Wenn es schwierig scheint Lösungen oder Forderungen zu finden, weil das Thema komplex ist, kannst du den Kindern Initiativen vorstellen, die es schon gibt. In manchen Pfarren wird für das Jungscharlager Essen in der Gemeinde gesammelt, satt alles neu zu kaufen. Zum Beispiel selbst gemachte Marmeladen. In der Jungschar Wien orientieren wir uns für einen nachhaltigen Speiseplan auf unseren Grundkursen an der Planetendiät: https://www.derstandard.at/story/2000098426710/geht-der-erde-nicht-auf-den-keks. Vielleicht kennst du auch andere Projekte wie Foodsharing usw. 


Grob gesagt erzeugt Rindfleisch 100mal mehr schädliche Gase als pflanzliche Lebensmittel. Aber auch Butter, Schlagobers und Käse sind klimaschädlicher als vegane Lebensmittel. Hinzu kommt, dass Nutztiere oft mit Soja gefüttert werden, für dessen Anbau Regenwaldgebiete abgeholzt werden. Auch für Palmölprodukte wird viel Waldfläche abgeholzt.
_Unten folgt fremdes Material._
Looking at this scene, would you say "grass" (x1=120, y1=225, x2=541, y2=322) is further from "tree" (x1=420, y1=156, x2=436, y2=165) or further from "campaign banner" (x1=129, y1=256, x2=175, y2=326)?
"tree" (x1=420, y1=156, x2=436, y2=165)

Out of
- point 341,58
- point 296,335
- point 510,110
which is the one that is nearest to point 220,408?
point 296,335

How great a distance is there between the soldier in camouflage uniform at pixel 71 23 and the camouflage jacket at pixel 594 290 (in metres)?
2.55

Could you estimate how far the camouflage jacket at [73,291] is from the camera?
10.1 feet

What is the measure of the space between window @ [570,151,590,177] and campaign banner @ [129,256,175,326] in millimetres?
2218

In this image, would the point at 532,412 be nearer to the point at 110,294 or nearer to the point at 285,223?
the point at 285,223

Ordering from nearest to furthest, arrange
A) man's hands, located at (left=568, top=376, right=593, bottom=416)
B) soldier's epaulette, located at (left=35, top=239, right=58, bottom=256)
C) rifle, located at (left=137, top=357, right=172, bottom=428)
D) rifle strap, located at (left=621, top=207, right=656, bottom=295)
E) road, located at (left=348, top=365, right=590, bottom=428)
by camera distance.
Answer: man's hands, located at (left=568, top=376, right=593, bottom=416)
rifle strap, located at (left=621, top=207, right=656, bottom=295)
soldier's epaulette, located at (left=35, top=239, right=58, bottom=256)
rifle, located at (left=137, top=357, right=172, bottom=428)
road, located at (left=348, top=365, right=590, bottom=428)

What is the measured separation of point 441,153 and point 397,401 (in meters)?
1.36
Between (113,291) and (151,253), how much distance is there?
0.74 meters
1kg Rindfleisch verursacht etwa so viel CO2 wie 111 km Autofahrt, 1kg Tofu verursacht ca. so viel wie 19 km.
Lebensmittel die von weit her eingeflogen werden, erhöhen den Verkehr und haben somit ebenfalls einen großen CO2 Fußabdruck. Regionale Lebensmittel aus der Umgebung und saisonale Produkte sind klimafreundlicher.
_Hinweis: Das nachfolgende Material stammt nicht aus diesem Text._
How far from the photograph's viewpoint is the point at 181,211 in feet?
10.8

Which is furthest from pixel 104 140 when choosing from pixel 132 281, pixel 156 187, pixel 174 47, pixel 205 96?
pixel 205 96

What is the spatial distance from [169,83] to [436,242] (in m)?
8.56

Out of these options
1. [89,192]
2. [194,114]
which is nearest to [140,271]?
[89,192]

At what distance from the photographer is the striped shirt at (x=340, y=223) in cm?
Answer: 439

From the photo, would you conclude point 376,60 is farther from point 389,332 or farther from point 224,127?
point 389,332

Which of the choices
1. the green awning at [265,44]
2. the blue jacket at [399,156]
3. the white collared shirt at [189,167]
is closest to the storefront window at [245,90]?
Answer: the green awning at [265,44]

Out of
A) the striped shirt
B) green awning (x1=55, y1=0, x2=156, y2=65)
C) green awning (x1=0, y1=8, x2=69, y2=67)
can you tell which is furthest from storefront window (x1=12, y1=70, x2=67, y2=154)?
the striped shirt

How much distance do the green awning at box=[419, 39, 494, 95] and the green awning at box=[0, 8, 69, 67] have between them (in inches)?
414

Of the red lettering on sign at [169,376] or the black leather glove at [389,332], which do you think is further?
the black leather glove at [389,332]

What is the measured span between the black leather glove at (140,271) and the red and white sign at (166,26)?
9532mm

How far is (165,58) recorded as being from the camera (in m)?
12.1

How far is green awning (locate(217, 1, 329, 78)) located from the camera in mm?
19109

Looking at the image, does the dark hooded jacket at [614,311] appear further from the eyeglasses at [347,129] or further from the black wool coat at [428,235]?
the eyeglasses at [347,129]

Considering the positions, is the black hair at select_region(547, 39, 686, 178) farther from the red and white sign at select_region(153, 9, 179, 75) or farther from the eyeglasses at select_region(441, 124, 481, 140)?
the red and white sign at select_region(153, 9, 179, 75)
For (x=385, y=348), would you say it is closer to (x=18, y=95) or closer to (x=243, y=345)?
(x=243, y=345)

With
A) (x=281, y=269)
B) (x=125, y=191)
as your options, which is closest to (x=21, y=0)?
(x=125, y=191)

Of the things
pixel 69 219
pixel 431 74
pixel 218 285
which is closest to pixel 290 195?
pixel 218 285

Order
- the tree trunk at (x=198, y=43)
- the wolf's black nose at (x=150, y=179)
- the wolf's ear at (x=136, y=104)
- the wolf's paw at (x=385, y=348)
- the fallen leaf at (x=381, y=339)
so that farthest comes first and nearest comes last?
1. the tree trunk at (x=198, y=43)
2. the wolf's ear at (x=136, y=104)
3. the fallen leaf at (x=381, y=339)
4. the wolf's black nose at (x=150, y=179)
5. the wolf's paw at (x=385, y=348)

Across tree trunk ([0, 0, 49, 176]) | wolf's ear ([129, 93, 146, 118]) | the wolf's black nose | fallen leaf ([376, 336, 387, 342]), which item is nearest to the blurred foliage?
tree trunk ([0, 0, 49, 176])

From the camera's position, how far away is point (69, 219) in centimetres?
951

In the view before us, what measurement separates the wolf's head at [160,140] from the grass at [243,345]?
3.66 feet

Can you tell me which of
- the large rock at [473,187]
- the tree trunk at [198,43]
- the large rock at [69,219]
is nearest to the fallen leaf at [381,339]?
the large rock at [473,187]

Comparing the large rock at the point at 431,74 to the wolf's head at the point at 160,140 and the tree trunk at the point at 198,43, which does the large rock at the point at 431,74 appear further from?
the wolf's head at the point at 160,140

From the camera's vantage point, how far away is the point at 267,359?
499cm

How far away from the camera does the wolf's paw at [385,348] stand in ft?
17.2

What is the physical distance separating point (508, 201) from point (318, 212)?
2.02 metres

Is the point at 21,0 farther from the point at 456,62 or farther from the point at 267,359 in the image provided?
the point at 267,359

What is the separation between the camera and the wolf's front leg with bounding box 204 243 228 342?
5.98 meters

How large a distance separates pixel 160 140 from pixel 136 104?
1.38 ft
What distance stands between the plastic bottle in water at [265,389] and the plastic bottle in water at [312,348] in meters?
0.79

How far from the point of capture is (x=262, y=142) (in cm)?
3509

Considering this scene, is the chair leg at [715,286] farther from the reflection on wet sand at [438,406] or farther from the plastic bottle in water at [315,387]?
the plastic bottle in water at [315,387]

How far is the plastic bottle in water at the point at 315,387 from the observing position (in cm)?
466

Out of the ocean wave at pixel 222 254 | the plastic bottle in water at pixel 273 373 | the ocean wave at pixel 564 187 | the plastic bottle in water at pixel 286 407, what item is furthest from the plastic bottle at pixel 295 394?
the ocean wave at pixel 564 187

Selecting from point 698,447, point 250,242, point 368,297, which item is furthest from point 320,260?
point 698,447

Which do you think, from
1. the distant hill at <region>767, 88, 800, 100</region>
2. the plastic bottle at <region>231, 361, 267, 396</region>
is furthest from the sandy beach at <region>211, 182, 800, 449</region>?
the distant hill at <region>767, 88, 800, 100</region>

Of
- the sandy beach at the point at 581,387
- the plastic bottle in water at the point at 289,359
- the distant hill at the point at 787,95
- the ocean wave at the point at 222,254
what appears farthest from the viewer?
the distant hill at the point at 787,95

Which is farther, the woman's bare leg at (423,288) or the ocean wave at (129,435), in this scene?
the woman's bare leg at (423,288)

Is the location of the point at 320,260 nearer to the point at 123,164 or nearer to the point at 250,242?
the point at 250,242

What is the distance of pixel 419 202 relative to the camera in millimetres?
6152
Die Landwirtschaft macht 24% der weltweiten Emissionen aus, die Nutztierhaltung 14%, das ist ein beträchtlicher Teil der CO2 Produktion.
Die wichtigsten Faktoren einer nachhaltigen Ernährung sind:

  • pflanzlich statt tierisch
  • saisonal statt ganzjährig
  • regional statt global
  • biologisch statt konventionell
  • frisch statt tiefgekühlt (wegen der hohen Energiekosten durch die Kühlung)
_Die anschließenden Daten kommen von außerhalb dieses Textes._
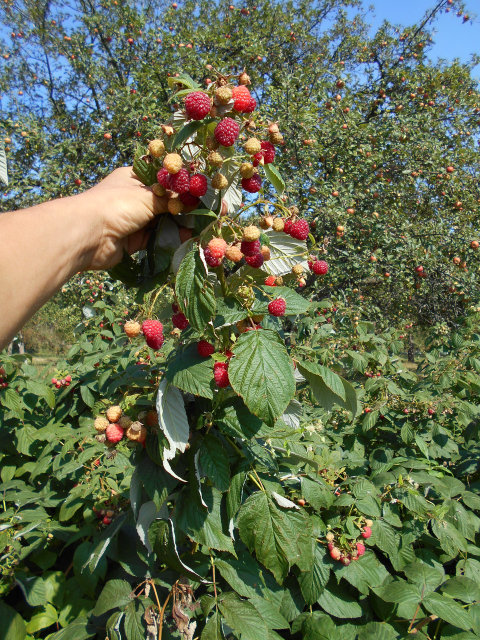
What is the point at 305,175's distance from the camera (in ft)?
17.3

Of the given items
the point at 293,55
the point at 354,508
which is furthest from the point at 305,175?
the point at 354,508

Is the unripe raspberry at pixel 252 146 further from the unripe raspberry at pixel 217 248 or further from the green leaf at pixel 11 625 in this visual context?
the green leaf at pixel 11 625

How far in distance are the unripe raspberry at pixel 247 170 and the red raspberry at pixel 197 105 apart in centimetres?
13

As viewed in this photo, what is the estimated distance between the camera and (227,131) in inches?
32.6

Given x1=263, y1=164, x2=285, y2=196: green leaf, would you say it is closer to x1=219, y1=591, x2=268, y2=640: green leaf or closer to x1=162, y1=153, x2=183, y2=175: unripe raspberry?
x1=162, y1=153, x2=183, y2=175: unripe raspberry

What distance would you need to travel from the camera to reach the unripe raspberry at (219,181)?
2.92ft

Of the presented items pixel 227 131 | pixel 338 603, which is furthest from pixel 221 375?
pixel 338 603

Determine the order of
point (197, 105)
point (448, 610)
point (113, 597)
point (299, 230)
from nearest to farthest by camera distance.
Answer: point (197, 105) → point (299, 230) → point (113, 597) → point (448, 610)

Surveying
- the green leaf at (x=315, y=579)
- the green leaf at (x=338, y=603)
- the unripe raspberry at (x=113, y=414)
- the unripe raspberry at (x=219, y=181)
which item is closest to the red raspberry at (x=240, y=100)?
the unripe raspberry at (x=219, y=181)

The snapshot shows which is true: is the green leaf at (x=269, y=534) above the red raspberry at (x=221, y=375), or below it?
below

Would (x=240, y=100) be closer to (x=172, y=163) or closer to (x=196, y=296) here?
(x=172, y=163)

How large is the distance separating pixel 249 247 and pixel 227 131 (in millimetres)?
235

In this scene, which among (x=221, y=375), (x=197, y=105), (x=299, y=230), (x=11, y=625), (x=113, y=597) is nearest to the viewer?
(x=197, y=105)

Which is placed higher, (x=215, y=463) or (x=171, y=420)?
(x=171, y=420)
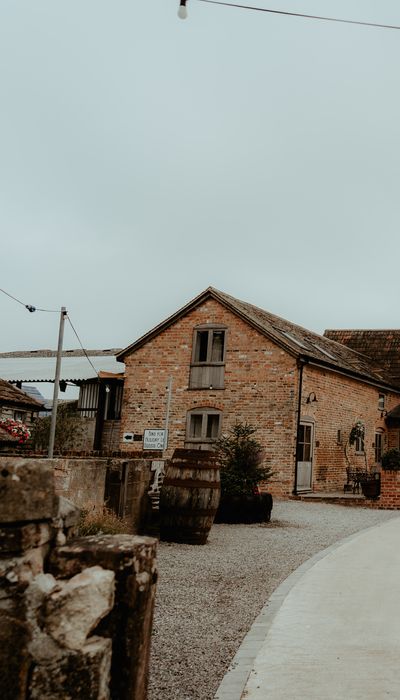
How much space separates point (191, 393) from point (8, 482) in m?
19.8

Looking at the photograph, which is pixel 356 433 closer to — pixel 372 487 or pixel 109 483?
pixel 372 487

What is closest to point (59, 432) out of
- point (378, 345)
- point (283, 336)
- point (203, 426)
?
point (203, 426)

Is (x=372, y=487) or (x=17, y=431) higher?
(x=17, y=431)

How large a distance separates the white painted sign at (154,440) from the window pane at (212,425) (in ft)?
21.9

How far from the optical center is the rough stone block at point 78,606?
244 cm

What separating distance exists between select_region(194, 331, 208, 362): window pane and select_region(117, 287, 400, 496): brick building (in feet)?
0.11

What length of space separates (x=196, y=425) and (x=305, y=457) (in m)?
3.64

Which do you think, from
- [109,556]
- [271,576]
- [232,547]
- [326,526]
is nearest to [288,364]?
[326,526]

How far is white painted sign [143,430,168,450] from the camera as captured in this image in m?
14.9

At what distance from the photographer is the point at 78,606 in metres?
2.46

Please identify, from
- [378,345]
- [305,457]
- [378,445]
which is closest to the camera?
[305,457]

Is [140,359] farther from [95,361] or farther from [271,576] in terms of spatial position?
[271,576]

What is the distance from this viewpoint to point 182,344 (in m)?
22.8

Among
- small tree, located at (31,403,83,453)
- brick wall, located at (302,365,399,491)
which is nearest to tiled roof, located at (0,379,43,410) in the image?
small tree, located at (31,403,83,453)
  • unverarbeitet statt industriell verarbeitet
  • aufbrauchen statt wegwerfen
  • unverpackt statt Plastik
  • Palmölfrei und Fairtrade

Wichtig ist auch, dass nicht jeder Mensch alles perfekt machen, aber Schritt für Schritt nachhaltiger leben kann.

Mehr Hintergrundinformationen zum Thema Lebensmittel findest du zum Beispiel auf Klimatarier.com oder in "Das Klimabuch", das du dir auch im Jungscharbüro ausborgen kannst.